- Directed by: James Ricketson
- Written by: Don Catchlove
- Produced by: Don Catchlove Graeme Isaac
- Starring: Patsy Stephen
- Edited by: Tony Stevens
- Music by: Phil Colson Nigel Westlake
- Release date: 1989;
- Running time: 101 minutes
- Country: Australia
- Language: English
- Budget: A$750,000

= Candy Regentag =

Candy Regentag, also known as Kiss the Night, is a 1989 Australian film directed by James Ricketson, about a young woman who works in a brothel.

==Cast==
- Patsy Stephen as Candy
- Rainee Skinner as Flour
- Warwick Moss as Reg
- Maxine Klibingaitis as Bibi
- Gary Aron Cook as Ian
- Toni Scanlan as Gail
- John Polson as Cyril
- Arky Michael as Franky
- Imogen Annesley as Sascha
- Christopher Truswell as Leo

==Plot==
Ex-art student Jenny (Patsy Stephen) works as a prostitute at Bambi's, a brothel in Sydney's Kings Cross, under the assumed name 'Candy Regentag'. She lives with her boyfriend Ian (Gary Aron Cook), a no-hoper musician, who squanders Candy's earnings on drugs.

One night, leaving Bambi's, Candy encounters the enigmatic Reg (Warwick Moss). As she gets to know Reg, who is vastly different to Ian, Candy is drawn to his charisma. She finds herself falling in love with him and sees a future with him where she will no longer need to work at Bambi's. Reg, however, has other ideas, wanting to retain a service-client relationship.

Candy ends her relationship with Ian, before realising that the reality of her future with Reg is less than ideal, a revelation that culminates in a fatal stabbing.

==Production==
The film, directed by James Ricketson and
produced by Don Catchlove and
Graeme Isaac with Rainy Day Productions, was fully funded by the Australian Film Commission. It was shot on 16mm in Kings Cross, Sydney during August and September 1986. Much of the film was shot in a brothel constructed for the film.

The film was composer and conductor Nigel Westlake's first film score.

==Release==
The film took two years to get a cinema release. After being completed in 1988 it had an initial release in the United States on 3 August 1988, before being officially released on 24 June 1989 in Australia.

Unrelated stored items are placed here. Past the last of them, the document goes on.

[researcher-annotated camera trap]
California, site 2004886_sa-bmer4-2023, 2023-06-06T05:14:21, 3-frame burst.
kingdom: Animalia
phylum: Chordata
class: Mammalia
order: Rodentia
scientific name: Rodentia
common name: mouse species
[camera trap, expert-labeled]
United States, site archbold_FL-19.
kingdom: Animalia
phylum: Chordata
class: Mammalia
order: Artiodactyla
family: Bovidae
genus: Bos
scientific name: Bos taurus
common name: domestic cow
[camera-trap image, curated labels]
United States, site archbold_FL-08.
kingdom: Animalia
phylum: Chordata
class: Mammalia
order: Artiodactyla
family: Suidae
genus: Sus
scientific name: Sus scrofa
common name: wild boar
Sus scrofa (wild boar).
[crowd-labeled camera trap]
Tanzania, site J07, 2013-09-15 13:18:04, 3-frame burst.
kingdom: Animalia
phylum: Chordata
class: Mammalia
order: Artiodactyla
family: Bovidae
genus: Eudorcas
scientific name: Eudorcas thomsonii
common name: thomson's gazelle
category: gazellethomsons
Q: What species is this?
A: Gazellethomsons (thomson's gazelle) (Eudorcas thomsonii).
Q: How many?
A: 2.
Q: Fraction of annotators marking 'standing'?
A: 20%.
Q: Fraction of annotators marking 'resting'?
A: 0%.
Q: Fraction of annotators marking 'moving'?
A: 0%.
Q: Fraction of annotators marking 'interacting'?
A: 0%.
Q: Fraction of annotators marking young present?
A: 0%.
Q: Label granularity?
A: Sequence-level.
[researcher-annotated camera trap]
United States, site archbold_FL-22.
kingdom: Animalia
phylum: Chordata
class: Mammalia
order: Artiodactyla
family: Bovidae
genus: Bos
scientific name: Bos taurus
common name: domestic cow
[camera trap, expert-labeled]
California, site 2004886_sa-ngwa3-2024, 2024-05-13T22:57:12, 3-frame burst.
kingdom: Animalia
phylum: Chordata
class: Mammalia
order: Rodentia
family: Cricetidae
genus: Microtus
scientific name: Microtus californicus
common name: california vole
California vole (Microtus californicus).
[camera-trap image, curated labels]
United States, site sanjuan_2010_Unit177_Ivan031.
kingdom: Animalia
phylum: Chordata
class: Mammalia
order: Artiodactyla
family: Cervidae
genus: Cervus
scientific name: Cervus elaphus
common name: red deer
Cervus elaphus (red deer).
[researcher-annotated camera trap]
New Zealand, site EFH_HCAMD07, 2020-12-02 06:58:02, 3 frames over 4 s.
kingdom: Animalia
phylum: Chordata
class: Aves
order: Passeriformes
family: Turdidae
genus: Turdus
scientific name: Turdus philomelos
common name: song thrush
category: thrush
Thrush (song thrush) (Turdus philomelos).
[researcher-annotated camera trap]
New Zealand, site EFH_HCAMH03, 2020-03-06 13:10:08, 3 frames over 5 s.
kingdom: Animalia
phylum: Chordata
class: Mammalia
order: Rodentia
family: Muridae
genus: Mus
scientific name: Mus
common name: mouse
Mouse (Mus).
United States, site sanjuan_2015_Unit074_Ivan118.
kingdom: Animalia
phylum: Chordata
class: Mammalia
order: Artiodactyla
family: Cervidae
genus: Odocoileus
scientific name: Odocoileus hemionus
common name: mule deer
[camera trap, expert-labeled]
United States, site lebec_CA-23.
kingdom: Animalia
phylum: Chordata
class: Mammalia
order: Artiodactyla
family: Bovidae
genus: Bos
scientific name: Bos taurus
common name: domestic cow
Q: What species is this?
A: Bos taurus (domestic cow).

Director, James Ricketson later said:
It was a story about a difficult kind of love between a man and a woman that happens to take place in the context of a brothel. But the same relationship could easily have taken place elsewhere. The man is incapable of making any kind of emotional commitment to the woman. The film was not hugely successful and I suppose I don't really think about it very much now. It's probably not a great film, but it's all right.

The film screened at Rivertown International Film Festival in 1989.

==Reception==
David Stratton of At the Movies review for Variety read: "This rather bleak, but quite gripping, drama... makes for a modestly effective film which, if it gets upbeat reviews, could work in selected venues in most large cities." and "Patsy Stephen gives a powerful performance as Candy, her looks and style reminiscent at times of Judy Davis."

Peter Crayford of the Australian Financial Review said: "Candy Regentag manages to avoid both the salacious and the sensational in dealing with life in a Kings Cross brothel. Its drama comes from the genuineness of its characterisations. It is a bold attempt at a contemporary suspense drama."